## TASK DETAILS
Return, verbatim, the entries from the line containing "What is the title of the chart? Prefeituras" through the line containing "In the left chart, what", including both of those lines.
DATASET CONTENT Block Start
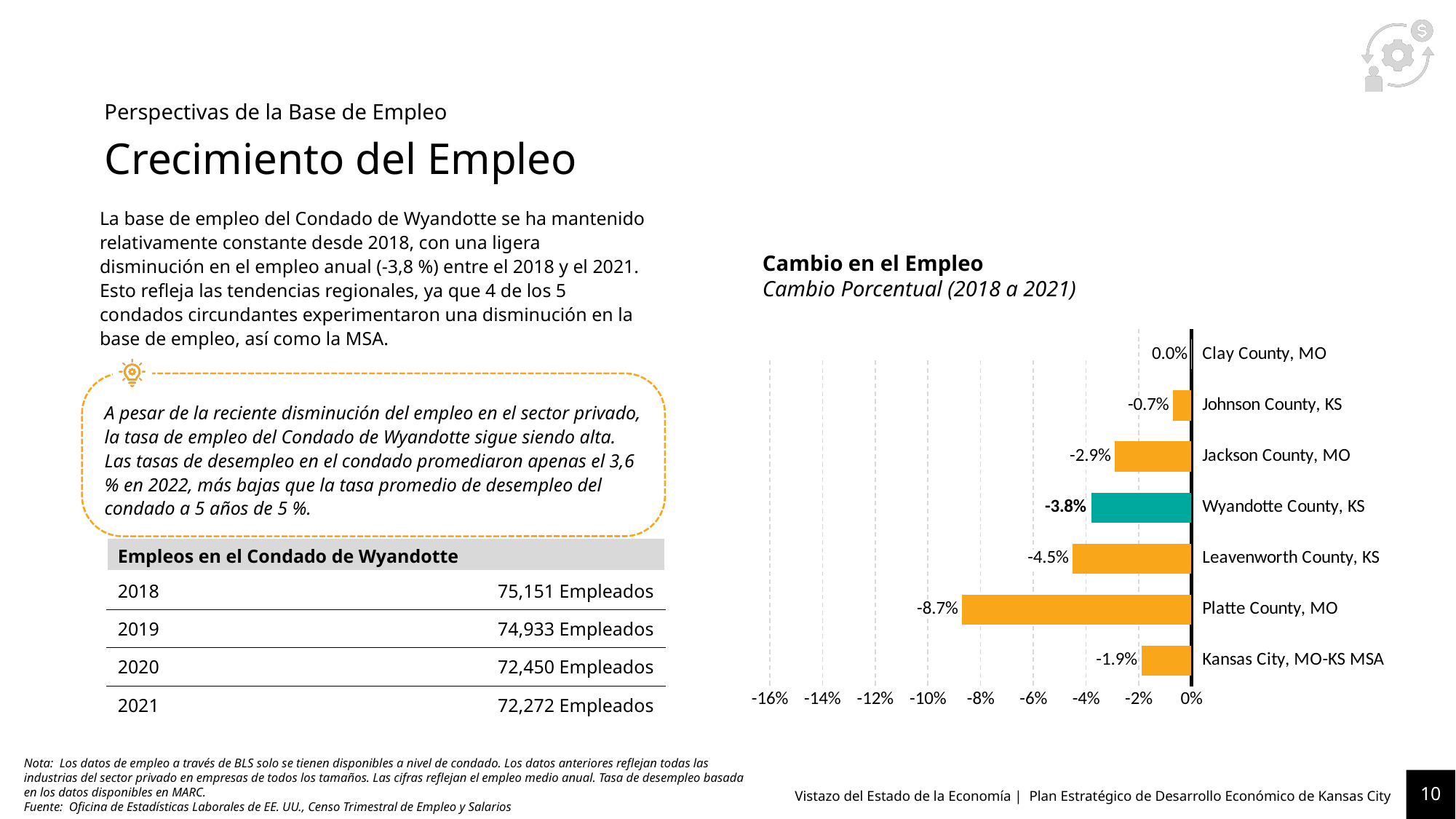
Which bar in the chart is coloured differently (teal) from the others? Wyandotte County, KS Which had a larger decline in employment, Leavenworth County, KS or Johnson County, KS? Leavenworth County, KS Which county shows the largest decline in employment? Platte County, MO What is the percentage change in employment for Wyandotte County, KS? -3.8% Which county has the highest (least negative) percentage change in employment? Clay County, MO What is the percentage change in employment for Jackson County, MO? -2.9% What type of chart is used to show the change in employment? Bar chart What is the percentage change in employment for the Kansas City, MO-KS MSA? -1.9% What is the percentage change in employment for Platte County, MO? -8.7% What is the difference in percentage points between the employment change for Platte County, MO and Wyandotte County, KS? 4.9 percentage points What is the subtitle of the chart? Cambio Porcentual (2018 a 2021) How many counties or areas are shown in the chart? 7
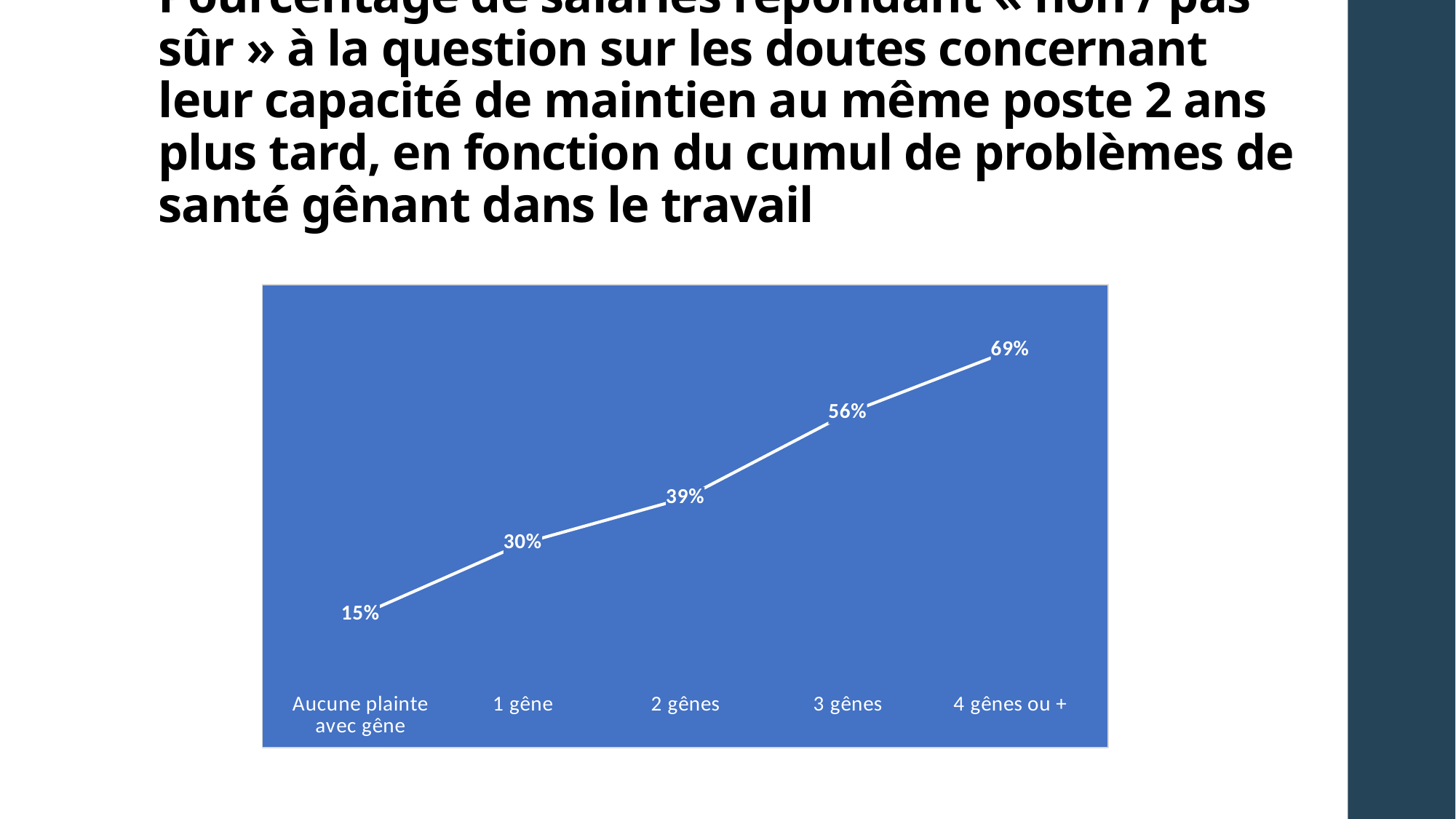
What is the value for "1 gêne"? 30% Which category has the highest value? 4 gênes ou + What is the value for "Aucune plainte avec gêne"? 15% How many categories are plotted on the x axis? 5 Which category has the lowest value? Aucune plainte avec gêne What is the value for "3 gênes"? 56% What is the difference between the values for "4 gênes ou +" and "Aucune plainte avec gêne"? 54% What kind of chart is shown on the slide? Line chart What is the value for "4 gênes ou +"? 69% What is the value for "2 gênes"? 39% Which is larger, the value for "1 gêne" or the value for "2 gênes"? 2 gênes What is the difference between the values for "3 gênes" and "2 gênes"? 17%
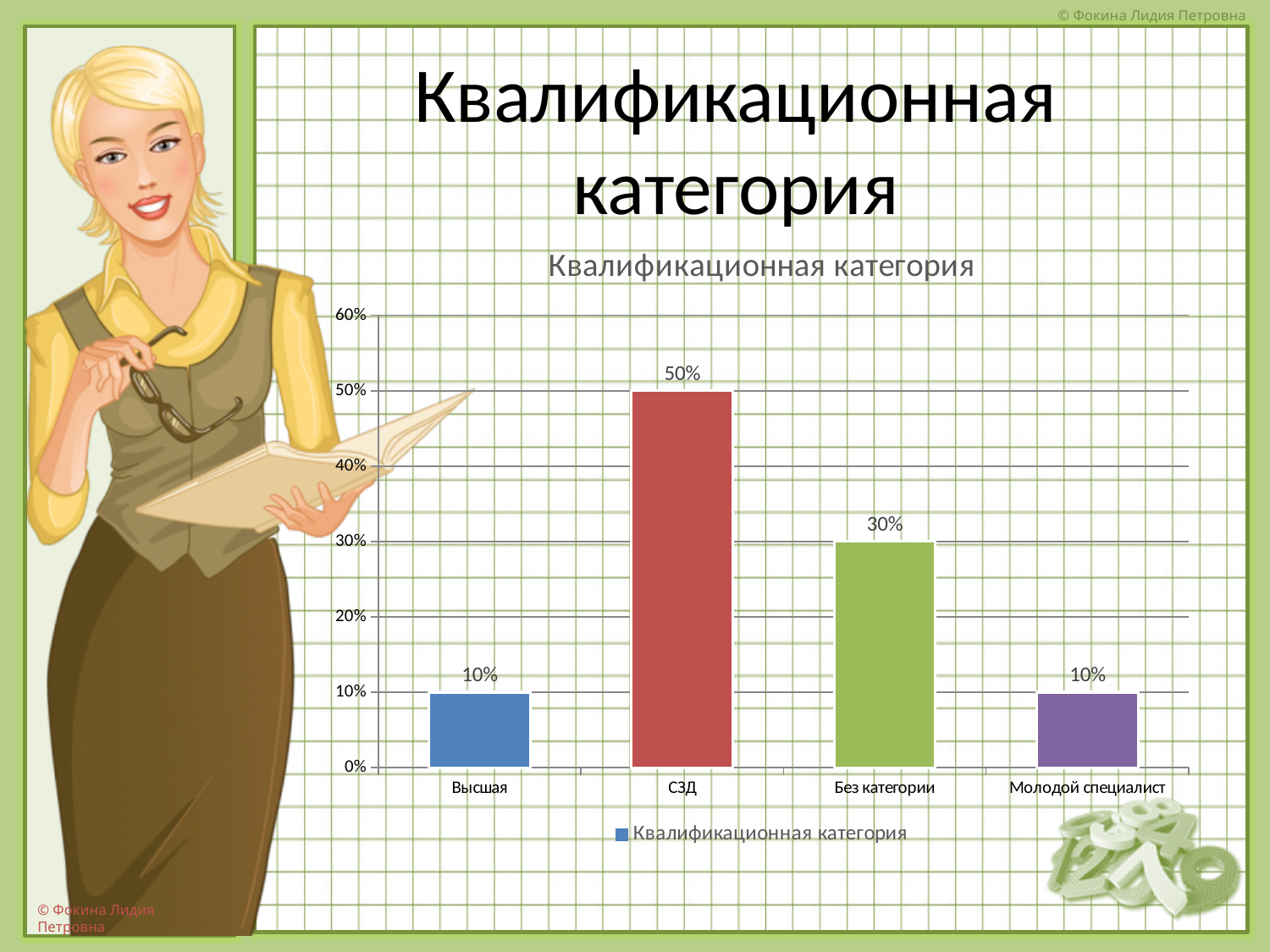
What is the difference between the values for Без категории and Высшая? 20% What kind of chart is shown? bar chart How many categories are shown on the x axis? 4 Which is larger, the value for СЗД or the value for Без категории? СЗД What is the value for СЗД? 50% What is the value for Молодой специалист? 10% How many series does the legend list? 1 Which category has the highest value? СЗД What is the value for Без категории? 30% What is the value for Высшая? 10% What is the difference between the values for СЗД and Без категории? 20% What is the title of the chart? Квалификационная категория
DATASET CONTENT Block End
DATASET CONTENT Block Start
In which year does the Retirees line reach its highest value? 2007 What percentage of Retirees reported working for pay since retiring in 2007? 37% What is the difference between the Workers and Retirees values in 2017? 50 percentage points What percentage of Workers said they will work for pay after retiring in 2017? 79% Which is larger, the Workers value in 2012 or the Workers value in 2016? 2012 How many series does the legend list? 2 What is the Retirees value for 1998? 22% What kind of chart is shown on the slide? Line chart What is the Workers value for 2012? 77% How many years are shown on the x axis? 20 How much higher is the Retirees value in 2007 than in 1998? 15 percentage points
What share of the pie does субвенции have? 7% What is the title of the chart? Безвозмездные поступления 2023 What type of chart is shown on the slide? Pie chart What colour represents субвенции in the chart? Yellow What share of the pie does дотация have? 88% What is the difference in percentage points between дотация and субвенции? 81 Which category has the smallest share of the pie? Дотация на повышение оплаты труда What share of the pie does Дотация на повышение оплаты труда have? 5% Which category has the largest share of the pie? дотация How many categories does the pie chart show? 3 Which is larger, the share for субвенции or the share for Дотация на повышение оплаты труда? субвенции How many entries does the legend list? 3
DATASET CONTENT Block End
DATASET CONTENT Block Start
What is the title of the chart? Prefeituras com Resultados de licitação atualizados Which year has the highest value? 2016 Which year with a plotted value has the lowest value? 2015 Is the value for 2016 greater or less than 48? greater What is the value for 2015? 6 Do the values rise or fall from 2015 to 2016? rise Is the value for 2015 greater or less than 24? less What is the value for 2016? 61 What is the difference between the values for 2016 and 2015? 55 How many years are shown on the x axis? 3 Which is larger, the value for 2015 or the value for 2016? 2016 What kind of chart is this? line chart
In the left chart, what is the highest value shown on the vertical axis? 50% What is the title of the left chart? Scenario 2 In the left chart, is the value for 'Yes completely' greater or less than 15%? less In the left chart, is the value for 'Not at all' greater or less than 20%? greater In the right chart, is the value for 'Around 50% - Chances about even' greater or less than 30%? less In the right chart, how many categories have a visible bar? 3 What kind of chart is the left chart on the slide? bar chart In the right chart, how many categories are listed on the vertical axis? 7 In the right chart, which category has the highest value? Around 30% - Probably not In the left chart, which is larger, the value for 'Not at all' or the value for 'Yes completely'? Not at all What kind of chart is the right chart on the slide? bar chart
DATASET CONTENT Block End
## EXPECTED ANSWER
What is the title of the chart? Prefeituras com Resultados de licitação atualizados Which year has the highest value? 2016 Which year with a plotted value has the lowest value? 2015 Is the value for 2016 greater or less than 48? greater What is the value for 2015? 6 Do the values rise or fall from 2015 to 2016? rise Is the value for 2015 greater or less than 24? less What is the value for 2016? 61 What is the difference between the values for 2016 and 2015? 55 How many years are shown on the x axis? 3 Which is larger, the value for 2015 or the value for 2016? 2016 What kind of chart is this? line chart
In the left chart, what is the highest value shown on the vertical axis? 50% What is the title of the left chart? Scenario 2 In the left chart, is the value for 'Yes completely' greater or less than 15%? less In the left chart, is the value for 'Not at all' greater or less than 20%? greater In the right chart, is the value for 'Around 50% - Chances about even' greater or less than 30%? less In the right chart, how many categories have a visible bar? 3 What kind of chart is the left chart on the slide? bar chart In the right chart, how many categories are listed on the vertical axis? 7 In the right chart, which category has the highest value? Around 30% - Probably not In the left chart, which is larger, the value for 'Not at all' or the value for 'Yes completely'? Not at all What kind of chart is the right chart on the slide? bar chart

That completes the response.